Die Zahl der Neuinfektionen sinken, trotzdem sterben weiter viele Menschen. Corona wird zum Dauerzustand und so auch die Debatte um die Maßnahmen.

Was denn jetzt – Maske ja oder nein? Foto: Peter Kneffel/dpa

D ie gute Nachricht gleich vorweg. Diese Woche wurden so wenig Corona-Infektionen wie seit über einem Jahr nicht mehr registriert. Das ist doppelt gut. Denn in den ersten beiden Pandemiejahren zeigten die Kurven im November stets steil nach oben – was zu annähernd 6.000 Toten ausgerechnet in der Weihnachtswoche vor zwei Jahren führte. Von solchen Extremwerten sind wir zum Glück in diesem Advent weit entfernt. Eine neue, schlimmere Coronavariante ist zwar nicht auszuschließen, aktuell aber auch nicht in Sicht.

Haben die vier Bundesländer, die jüngst die Isolationspflicht ausgesetzt haben, recht? Ist es nicht überfällig, die Maskenpflicht im Nahverkehr aufzuheben, wie es Bayern und Schleswig-Holstein vorschlagen? Nun, ganz so einfach ist es leider nicht.

Denn die schlechte Nachricht lautet: Die Zahlen von heute sind mit denen der ersten beiden Pandemiejahre nicht eins zu eins vergleichbar. Weil in diesem Herbst deutlich weniger getestet wird, werden auch weniger Infektionen gefunden. Die Dunkelziffer wächst. Dummerweise verschwindet die Pandemie nicht, bloß weil man nicht mehr so genau hinschaut. Aktuell werden in unschöner Beständigkeit Woche für Woche rund 1.000 weitere Coronatote vom Robert-Koch-Institut gezählt.

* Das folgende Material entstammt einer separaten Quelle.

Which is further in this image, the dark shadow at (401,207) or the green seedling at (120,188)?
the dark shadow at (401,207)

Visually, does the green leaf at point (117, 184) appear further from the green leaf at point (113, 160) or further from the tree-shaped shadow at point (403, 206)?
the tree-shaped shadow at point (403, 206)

Also liegt Gesundheitsminister Karl Lauterbach richtig, der nicht müde wird, vor bald schnell wieder steigenden Zahlen zu warnen? Nur wie passt das dann mit Christian Drosten zusammen? Der Virologe von der Berliner Charité hat gerade in einem Zeit-Interview vom Ende der Pandemie gesprochen. Wenn nicht mal mehr die populärsten Vertreter vom Team Wissenschaft auf einer Linie liegen, wem soll man dann noch folgen?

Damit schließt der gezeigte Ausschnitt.